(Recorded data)
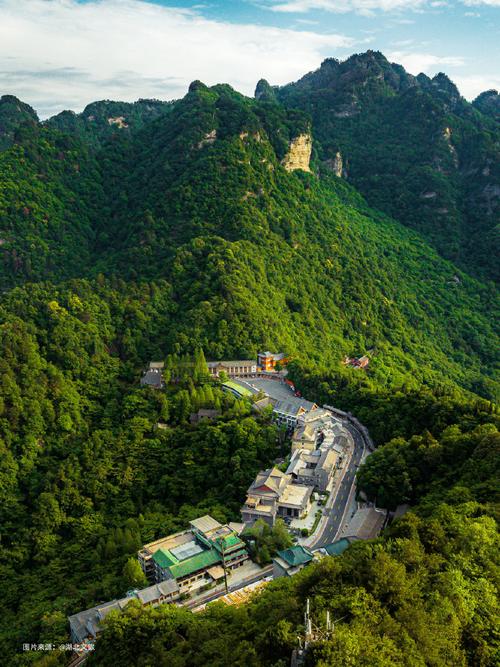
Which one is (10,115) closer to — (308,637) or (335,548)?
(335,548)

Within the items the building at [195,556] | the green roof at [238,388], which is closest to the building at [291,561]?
the building at [195,556]

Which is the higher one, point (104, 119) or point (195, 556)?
point (104, 119)

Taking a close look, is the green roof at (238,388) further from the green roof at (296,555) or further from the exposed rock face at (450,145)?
the exposed rock face at (450,145)

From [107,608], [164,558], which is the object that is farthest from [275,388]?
[107,608]

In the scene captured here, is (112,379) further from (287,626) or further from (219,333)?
(287,626)

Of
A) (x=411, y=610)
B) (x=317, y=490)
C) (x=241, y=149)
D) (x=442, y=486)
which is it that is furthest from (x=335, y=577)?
(x=241, y=149)
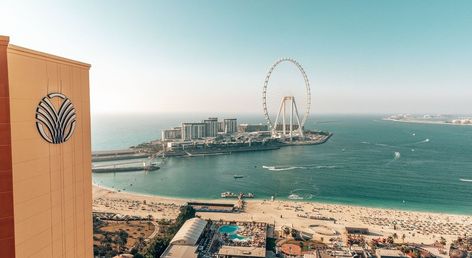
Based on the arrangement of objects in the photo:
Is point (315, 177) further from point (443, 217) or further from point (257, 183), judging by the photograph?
point (443, 217)

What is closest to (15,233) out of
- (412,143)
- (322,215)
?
(322,215)

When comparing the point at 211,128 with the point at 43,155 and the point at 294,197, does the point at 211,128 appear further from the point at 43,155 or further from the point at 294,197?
the point at 43,155

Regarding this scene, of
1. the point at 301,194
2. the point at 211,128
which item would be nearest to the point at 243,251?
the point at 301,194

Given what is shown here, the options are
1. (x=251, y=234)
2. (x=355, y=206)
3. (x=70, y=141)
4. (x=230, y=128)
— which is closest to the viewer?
(x=70, y=141)

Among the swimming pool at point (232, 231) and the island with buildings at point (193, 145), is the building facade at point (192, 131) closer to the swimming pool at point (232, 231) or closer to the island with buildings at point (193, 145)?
the island with buildings at point (193, 145)

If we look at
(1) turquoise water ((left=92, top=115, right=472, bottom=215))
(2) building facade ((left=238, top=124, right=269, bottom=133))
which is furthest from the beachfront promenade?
(2) building facade ((left=238, top=124, right=269, bottom=133))
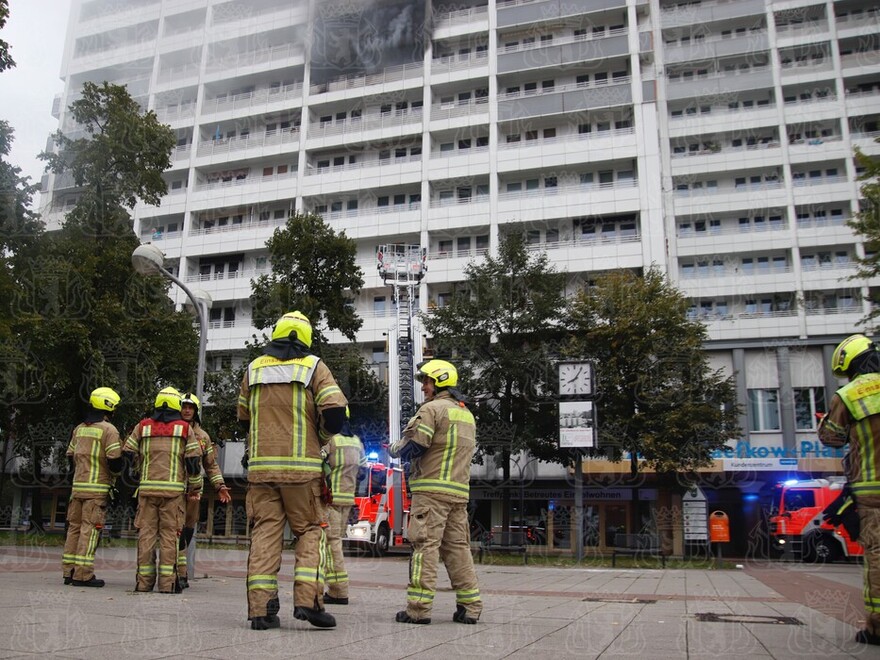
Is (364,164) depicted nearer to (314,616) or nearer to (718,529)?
(718,529)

Do this: Please reproduce word for word every line from the one containing "Regarding this scene, of" through the end of the items, including both of those lines, and leave the pictures out.

Response below:
Regarding this scene, of
1. the point at 301,194
2. the point at 211,128
which item would be nearest to the point at 243,251?
the point at 301,194

Given what is shown here, the options are
1. (x=251, y=234)
2. (x=355, y=206)
3. (x=70, y=141)
4. (x=230, y=128)
— which is closest to the viewer?
(x=70, y=141)

Among the swimming pool at point (232, 231) and the island with buildings at point (193, 145), is the building facade at point (192, 131) closer to the swimming pool at point (232, 231) or closer to the island with buildings at point (193, 145)?
the island with buildings at point (193, 145)

If we look at
(1) turquoise water ((left=92, top=115, right=472, bottom=215))
(2) building facade ((left=238, top=124, right=269, bottom=133))
which is furthest from the beachfront promenade?
(2) building facade ((left=238, top=124, right=269, bottom=133))
Is (364,164) depicted nearer to (314,616) or nearer to (718,529)?
(718,529)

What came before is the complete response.